Una introducción llamativa, que desvió el eje hacia factores externos antes de explicar lo que ocurrió dentro del campo, en un partido donde cada decisión fue observada con lupa.
La jugada de Ladstatter
Recién después se metió en la jugada que hizo explotar al estadio. No fue una acción aislada: llegó después de una serie de faltas menores sancionadas en favor de Instituto que fueron generando la sensación de que la cancha se inclinaba. Y cuando sancionó la infracción de Agustín Ladstatter, la paciencia se agotó.

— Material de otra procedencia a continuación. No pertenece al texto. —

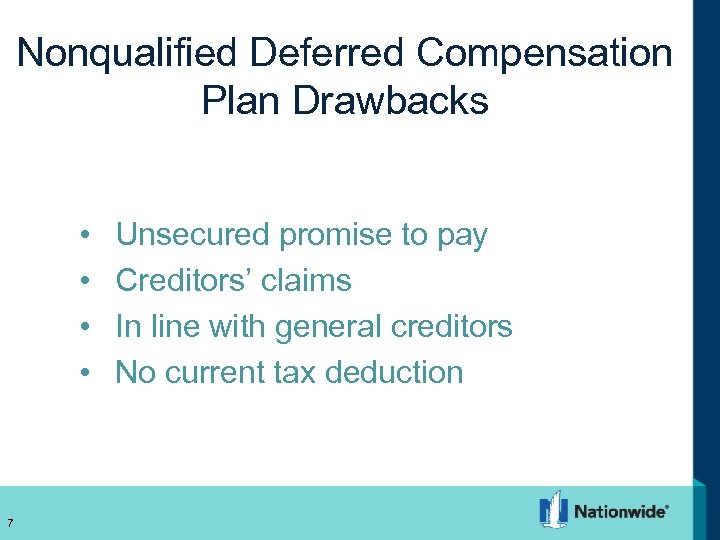 Nonqualified Deferred Compensation Plan Drawbacks

• Unsecured promise to pay
• Creditors' claims
• In line with general creditors
• No current tax deduction

7

Nationwide®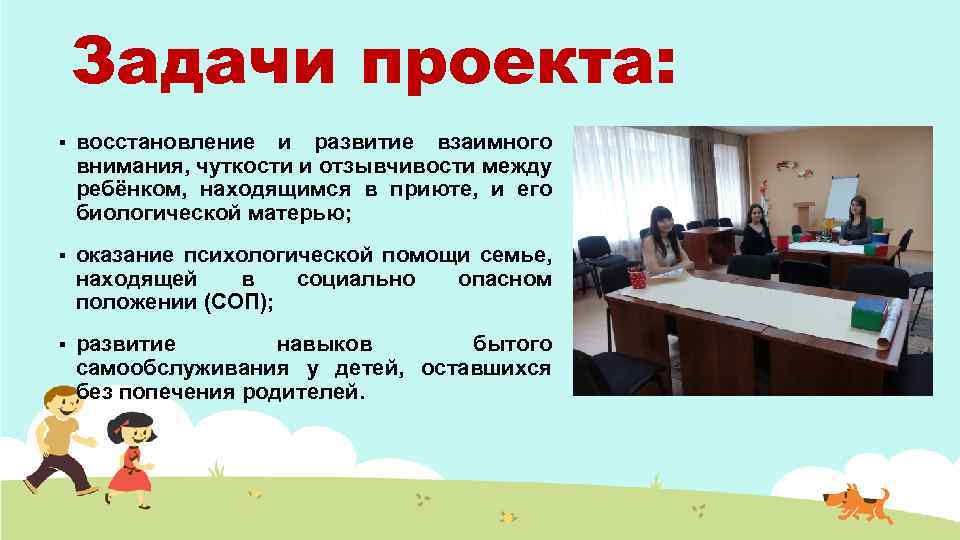 Задачи проекта:

▪ восстановление и развитие взаимного внимания, чуткости и отзывчивости между ребёнком, находящимся в приюте, и его биологической матерью;

▪ оказание психологической помощи семье, находящей в социально опасном положении (СОП);

▪ развитие навыков бытого самообслуживания у детей, оставшихся без попечения родителей.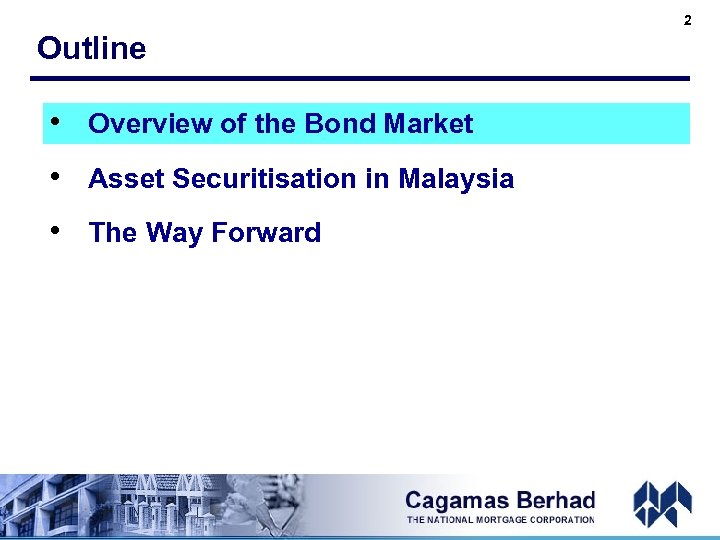 2

Outline

• Overview of the Bond Market

• Asset Securitisation in Malaysia

• The Way Forward

Cagamas Berhad
THE NATIONAL MORTGAGE CORPORATION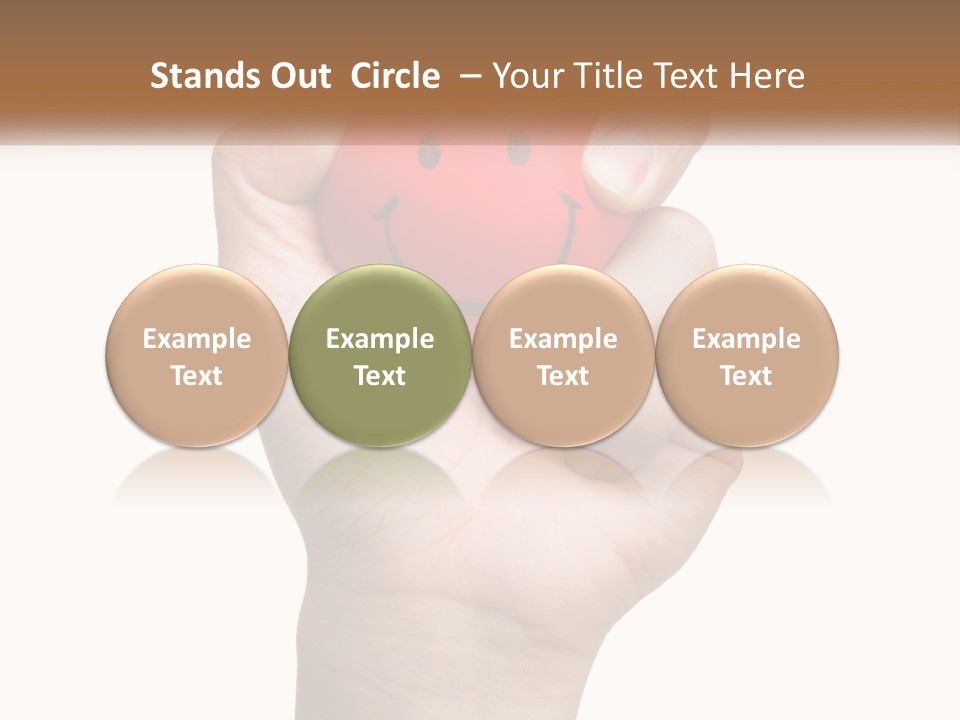 Stands Out Circle – Your Title Text Here

Example Text

Example Text

Example Text

Example Text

Sobre esa acción, explicó: “Desde mi ángulo y por la forma que cae el jugador de Instituto, hay un agarrón final. Después hay una cámara de abajo donde se ve que se va cayendo solo. Para mí era una falta clara, pero termina cayendo producto de la fricción de juego”. Es decir, reconoció que con otra toma la jugada pierde la claridad que él creyó ver en el momento.
Y, claro, tuvo que admitir el fallo: “Estamos constantemente tomando decisiones y soy el primero en reconocer cuando cometo errores”.
Un pequeño resumen de lo que fue el arbitraje de Andrés Merlos contra #SanLorenzo.
— Román (@RomanKotler) February 25, 2026
En la última jugada entre Roffo y Herazo parece que se le apagó la tele a Novelli en el VAR. pic.twitter.com/5HlFuYa92g
La mención inesperada a Cuello
Pero su explicación no quedó ahí. Sin que mediara una repregunta puntual sobre el tema, Merlos agregó otra jugada al análisis y mencionó a Alexis Cuello: “También hubo una falta de Cuello que tranquilamente la podría haber tomado como temeraria por una plancha. Yo no la pude visualizar pero después viendo las imágenes era una falta clara de amarilla”.
Una comparación que sonó extraña y que pareció un intento de compensar el debate sumando otra acción no sancionada pero a favor de Boedo.
Para cerrar, sostuvo que “por ahí son jugadas que no hacen al juego en sí, pero son detalles a corregir. Hay un montón de situaciones para discutir y hablar, yo siempre estoy dispuesto a eso”.
Sin embargo, en Boedo la sensación es clara: la jugada que desbordó el vaso llegó en un contexto previo de fallos finos siempre para el mismo lado, y la explicación posterior, lejos de traer claridad, terminó dejando más interrogantes que respuestas.